Lo de formar suena aún más a sarcasmo. La vieja pantalla familiar se ha convertido en un desfile nauseabundo de miserias humanas, contadas por una caterva de desvergonzados que jamás han conocido ni la más pequeña pizca de dignidad personal, no digamos de ética. Se montan tertulias para dilucidar asuntos tan profundos como porqué una famosa fulana se encamó con no sé qué tipejo y si éste le puso los cuernos o no, y todo ello entre insultos, gritos y un lenguaje tabernario que daría lecciones a un personaje del marqués de Sade y que no va más allá de la media docena de vocablos. O sea, dando un retrato fidedigno de la calidad humana y cultural de los participantes. Por los llamados programas del corazón se mueve una fauna que parece salida de alguna tabla del Bosco. Pindongas, maturrangas, marusos, lumias de bisturí y silicona, adúlteras y gigolós, bardajas de cara bonita, mindundis semianalfabetos, actrices con algún pasado y sin ningún futuro, todos a cuestas con su insoportable insignificancia, apurando los pobres minutos del presente que se les ofrece a costa de quienes gustan de conocer sus miserias. Un retablo grotesco con espectadores sin excesiva preocupación por su autoestima. Hasta los concursos, aquel género entrañable de la tradición televisiva, se han convertido en una exhibición de ejemplares faunísticos encerrados en una casa, en un hotel, en un autobús, en una isla y hasta en un trozo de selva, donde dan rienda a sus instintos más primarios mientras se convierten en nuevos héroes del famoseo. A eso se llama estúpidamente telerrealidad, como si la realidad más cotidiana fuera la de estar haciendo el vago en una casa durante seis meses.
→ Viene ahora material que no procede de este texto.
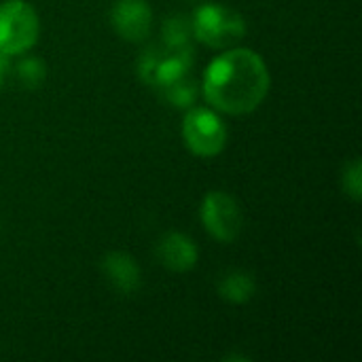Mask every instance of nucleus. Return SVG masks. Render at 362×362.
Instances as JSON below:
<instances>
[{"label":"nucleus","mask_w":362,"mask_h":362,"mask_svg":"<svg viewBox=\"0 0 362 362\" xmlns=\"http://www.w3.org/2000/svg\"><path fill=\"white\" fill-rule=\"evenodd\" d=\"M272 76L265 59L246 47H231L214 57L202 81V91L216 112L250 115L267 98Z\"/></svg>","instance_id":"nucleus-1"},{"label":"nucleus","mask_w":362,"mask_h":362,"mask_svg":"<svg viewBox=\"0 0 362 362\" xmlns=\"http://www.w3.org/2000/svg\"><path fill=\"white\" fill-rule=\"evenodd\" d=\"M193 38L212 49H229L246 34L244 17L227 4L206 2L191 15Z\"/></svg>","instance_id":"nucleus-2"},{"label":"nucleus","mask_w":362,"mask_h":362,"mask_svg":"<svg viewBox=\"0 0 362 362\" xmlns=\"http://www.w3.org/2000/svg\"><path fill=\"white\" fill-rule=\"evenodd\" d=\"M40 36V19L28 0L0 2V55L28 53Z\"/></svg>","instance_id":"nucleus-3"},{"label":"nucleus","mask_w":362,"mask_h":362,"mask_svg":"<svg viewBox=\"0 0 362 362\" xmlns=\"http://www.w3.org/2000/svg\"><path fill=\"white\" fill-rule=\"evenodd\" d=\"M182 140L197 157H216L227 146V127L214 108L191 106L182 119Z\"/></svg>","instance_id":"nucleus-4"},{"label":"nucleus","mask_w":362,"mask_h":362,"mask_svg":"<svg viewBox=\"0 0 362 362\" xmlns=\"http://www.w3.org/2000/svg\"><path fill=\"white\" fill-rule=\"evenodd\" d=\"M199 218L204 229L218 242L231 244L244 229V214L238 199L227 191H210L202 199Z\"/></svg>","instance_id":"nucleus-5"},{"label":"nucleus","mask_w":362,"mask_h":362,"mask_svg":"<svg viewBox=\"0 0 362 362\" xmlns=\"http://www.w3.org/2000/svg\"><path fill=\"white\" fill-rule=\"evenodd\" d=\"M193 64L191 47H165V49H148L140 55L138 72L140 78L157 89L182 78L189 74Z\"/></svg>","instance_id":"nucleus-6"},{"label":"nucleus","mask_w":362,"mask_h":362,"mask_svg":"<svg viewBox=\"0 0 362 362\" xmlns=\"http://www.w3.org/2000/svg\"><path fill=\"white\" fill-rule=\"evenodd\" d=\"M115 32L129 42H142L153 30V8L148 0H117L110 6Z\"/></svg>","instance_id":"nucleus-7"},{"label":"nucleus","mask_w":362,"mask_h":362,"mask_svg":"<svg viewBox=\"0 0 362 362\" xmlns=\"http://www.w3.org/2000/svg\"><path fill=\"white\" fill-rule=\"evenodd\" d=\"M157 259L165 269L176 272V274H185L197 265L199 250H197V244L187 233L168 231L157 242Z\"/></svg>","instance_id":"nucleus-8"},{"label":"nucleus","mask_w":362,"mask_h":362,"mask_svg":"<svg viewBox=\"0 0 362 362\" xmlns=\"http://www.w3.org/2000/svg\"><path fill=\"white\" fill-rule=\"evenodd\" d=\"M100 269H102L104 278L108 280V284L121 295H134L142 284L140 265L136 263V259L129 252L112 250V252L104 255L100 261Z\"/></svg>","instance_id":"nucleus-9"},{"label":"nucleus","mask_w":362,"mask_h":362,"mask_svg":"<svg viewBox=\"0 0 362 362\" xmlns=\"http://www.w3.org/2000/svg\"><path fill=\"white\" fill-rule=\"evenodd\" d=\"M216 291L223 301L233 305H244L257 295V280L250 272L244 269H231L221 276Z\"/></svg>","instance_id":"nucleus-10"},{"label":"nucleus","mask_w":362,"mask_h":362,"mask_svg":"<svg viewBox=\"0 0 362 362\" xmlns=\"http://www.w3.org/2000/svg\"><path fill=\"white\" fill-rule=\"evenodd\" d=\"M47 76V66L40 57L36 55H25L17 62V78L23 87L28 89H36L45 83Z\"/></svg>","instance_id":"nucleus-11"},{"label":"nucleus","mask_w":362,"mask_h":362,"mask_svg":"<svg viewBox=\"0 0 362 362\" xmlns=\"http://www.w3.org/2000/svg\"><path fill=\"white\" fill-rule=\"evenodd\" d=\"M193 32H191V17L174 15L163 25V40L165 47H189Z\"/></svg>","instance_id":"nucleus-12"},{"label":"nucleus","mask_w":362,"mask_h":362,"mask_svg":"<svg viewBox=\"0 0 362 362\" xmlns=\"http://www.w3.org/2000/svg\"><path fill=\"white\" fill-rule=\"evenodd\" d=\"M163 95H165V100L170 102V104H174V106H178V108H191L193 106V102H195V83H191L187 76H182V78H178V81H174V83H170V85H165L163 89Z\"/></svg>","instance_id":"nucleus-13"},{"label":"nucleus","mask_w":362,"mask_h":362,"mask_svg":"<svg viewBox=\"0 0 362 362\" xmlns=\"http://www.w3.org/2000/svg\"><path fill=\"white\" fill-rule=\"evenodd\" d=\"M341 189L352 202H361L362 197V165L361 159L354 157L344 165L341 172Z\"/></svg>","instance_id":"nucleus-14"},{"label":"nucleus","mask_w":362,"mask_h":362,"mask_svg":"<svg viewBox=\"0 0 362 362\" xmlns=\"http://www.w3.org/2000/svg\"><path fill=\"white\" fill-rule=\"evenodd\" d=\"M4 74H6V57H4V55H0V87H2Z\"/></svg>","instance_id":"nucleus-15"}]
</instances>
Aquello que decía Groucho de que la televisión le parecía muy educativa, porque cuando alguien la encendía él cogía un libro y se iba a otra habitación a leer, deja de ser una simple ingeniosidad para alcanzar categoría apodíctica. Malos tiempos corren para la razón, así que, por esta vez, nada como ser marxista y hacer caso al filósofo del puro y el bigote.